Research indicates that content creators and the institutions behind them do not blindly follow metric logic; instead, they integrate content creation logic based on a comprehensive understanding of data, aiming for higher-quality content production. Here, “high-quality” is not the authenticity of high art or traditional art as seen in past cultural industry studies, but rather the production of superior social media entertainment content. Most creators participating in this study were micro-influencers within specific niches, rather than traditional celebrities. They often possessed certain professional skills, such as in fitness, literary critique, or niche humor, indicating that they have some cultural or technical capital.


The creators interviewed for this study were predominantly young individuals born after 1995, whose extensive experience with social media allowed them to blend traditional film and television creation logic with social media logic to develop their personal careers. Those with substantial capital at their disposal were the minority. Creating viral content that aligns with specific platforms requires strong personal charisma, cultural and technical skills, and often, well-functioning teams and institutional support. The presence of these institutions has made entertainment content production on platforms more systematic and even industrialized, leading to detailed divisions of labor within content creation. Institutions control the entire process from content creativity, packaging, dissemination, marketing, to consumption, ensuring a satisfactory cultural product “pass rate,” and improving its quality. To attract traffic quickly and in larger quantities, institutions usually invested heavily in review processes, traffic experiments, and targeted promotions.


This prompts a reimagining of the significance of traffic in contemporary platform-based content production.
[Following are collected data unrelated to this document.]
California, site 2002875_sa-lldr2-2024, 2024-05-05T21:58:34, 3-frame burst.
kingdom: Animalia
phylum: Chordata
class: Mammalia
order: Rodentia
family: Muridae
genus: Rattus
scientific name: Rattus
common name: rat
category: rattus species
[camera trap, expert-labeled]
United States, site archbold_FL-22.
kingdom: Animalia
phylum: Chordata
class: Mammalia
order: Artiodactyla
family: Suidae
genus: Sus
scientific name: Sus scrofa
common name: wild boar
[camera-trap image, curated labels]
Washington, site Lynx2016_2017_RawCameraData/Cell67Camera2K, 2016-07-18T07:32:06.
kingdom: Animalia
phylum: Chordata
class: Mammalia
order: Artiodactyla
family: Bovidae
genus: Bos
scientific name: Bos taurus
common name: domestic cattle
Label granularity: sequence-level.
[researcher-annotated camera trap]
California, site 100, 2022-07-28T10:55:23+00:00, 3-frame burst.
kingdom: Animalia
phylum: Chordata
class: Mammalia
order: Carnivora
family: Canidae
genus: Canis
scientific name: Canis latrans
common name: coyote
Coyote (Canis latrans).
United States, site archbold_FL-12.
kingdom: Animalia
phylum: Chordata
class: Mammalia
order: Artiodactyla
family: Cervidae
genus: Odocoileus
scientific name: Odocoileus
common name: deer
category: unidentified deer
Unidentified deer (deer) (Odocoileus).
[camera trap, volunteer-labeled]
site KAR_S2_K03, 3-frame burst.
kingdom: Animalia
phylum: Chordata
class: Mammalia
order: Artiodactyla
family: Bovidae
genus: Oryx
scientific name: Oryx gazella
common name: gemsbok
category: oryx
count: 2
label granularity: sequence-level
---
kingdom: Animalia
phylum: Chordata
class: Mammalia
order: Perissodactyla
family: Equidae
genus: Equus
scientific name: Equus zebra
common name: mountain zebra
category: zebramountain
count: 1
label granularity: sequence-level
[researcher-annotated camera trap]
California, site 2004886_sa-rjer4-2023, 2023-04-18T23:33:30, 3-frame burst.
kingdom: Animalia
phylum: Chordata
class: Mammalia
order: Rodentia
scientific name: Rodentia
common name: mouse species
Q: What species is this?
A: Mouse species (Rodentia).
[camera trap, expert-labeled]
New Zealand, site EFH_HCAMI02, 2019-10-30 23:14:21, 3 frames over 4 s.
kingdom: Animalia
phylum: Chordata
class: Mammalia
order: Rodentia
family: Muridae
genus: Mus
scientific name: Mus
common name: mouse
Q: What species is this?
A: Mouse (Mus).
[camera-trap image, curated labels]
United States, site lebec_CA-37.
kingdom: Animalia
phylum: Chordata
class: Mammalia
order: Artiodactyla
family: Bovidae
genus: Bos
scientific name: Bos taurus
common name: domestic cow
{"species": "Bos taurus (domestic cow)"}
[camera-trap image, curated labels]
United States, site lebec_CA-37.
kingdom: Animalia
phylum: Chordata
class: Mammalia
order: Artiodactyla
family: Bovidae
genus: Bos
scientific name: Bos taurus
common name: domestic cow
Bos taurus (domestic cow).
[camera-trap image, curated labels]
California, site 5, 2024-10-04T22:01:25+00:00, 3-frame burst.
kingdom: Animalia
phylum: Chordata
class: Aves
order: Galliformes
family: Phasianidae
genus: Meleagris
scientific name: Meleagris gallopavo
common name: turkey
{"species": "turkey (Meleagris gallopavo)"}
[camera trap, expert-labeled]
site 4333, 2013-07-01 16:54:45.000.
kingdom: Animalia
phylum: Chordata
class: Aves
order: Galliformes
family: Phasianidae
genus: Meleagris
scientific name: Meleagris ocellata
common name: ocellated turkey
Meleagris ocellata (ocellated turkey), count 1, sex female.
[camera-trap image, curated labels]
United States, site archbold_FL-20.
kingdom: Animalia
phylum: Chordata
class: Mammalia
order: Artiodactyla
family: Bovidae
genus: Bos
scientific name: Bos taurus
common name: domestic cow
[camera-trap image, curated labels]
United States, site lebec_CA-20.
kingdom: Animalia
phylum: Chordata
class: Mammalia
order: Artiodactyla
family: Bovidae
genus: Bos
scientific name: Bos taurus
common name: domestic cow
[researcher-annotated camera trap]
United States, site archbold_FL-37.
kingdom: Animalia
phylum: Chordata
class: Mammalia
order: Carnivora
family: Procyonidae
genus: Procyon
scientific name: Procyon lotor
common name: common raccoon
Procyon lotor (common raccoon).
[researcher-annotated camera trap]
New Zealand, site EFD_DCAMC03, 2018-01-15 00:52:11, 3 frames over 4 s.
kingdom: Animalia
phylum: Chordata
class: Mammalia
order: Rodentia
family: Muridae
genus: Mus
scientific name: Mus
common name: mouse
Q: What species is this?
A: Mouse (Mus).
First, traffic has a use value in statistical data metrics as it effectively captures users’ attitudes, emotions, and behaviors, and tracks creators’ popularity, discussion levels, dissemination, update frequency, type of content, and willingness to produce content. As various platform technologies mature, these statistical processes feature clear calculation procedures and visual representations. Traffic also carries cultural symbolism; creators pursue traffic because it signifies content visibility and cultural influence. Generating traffic is seen as a way to potentially access, influence, and understand public sentiment, making it a crucial representation of social cognition, social awareness, and collective action. Traffic reflects not just the volume of data but weighs cultural value, becoming a multifaceted entity that balances data, culture, and relationships.


Zhang Shichao is from the School of Journalism and Communication at Chongqing University; Dai Shaofan is from the School of Journalism and Communication at Renmin University of China.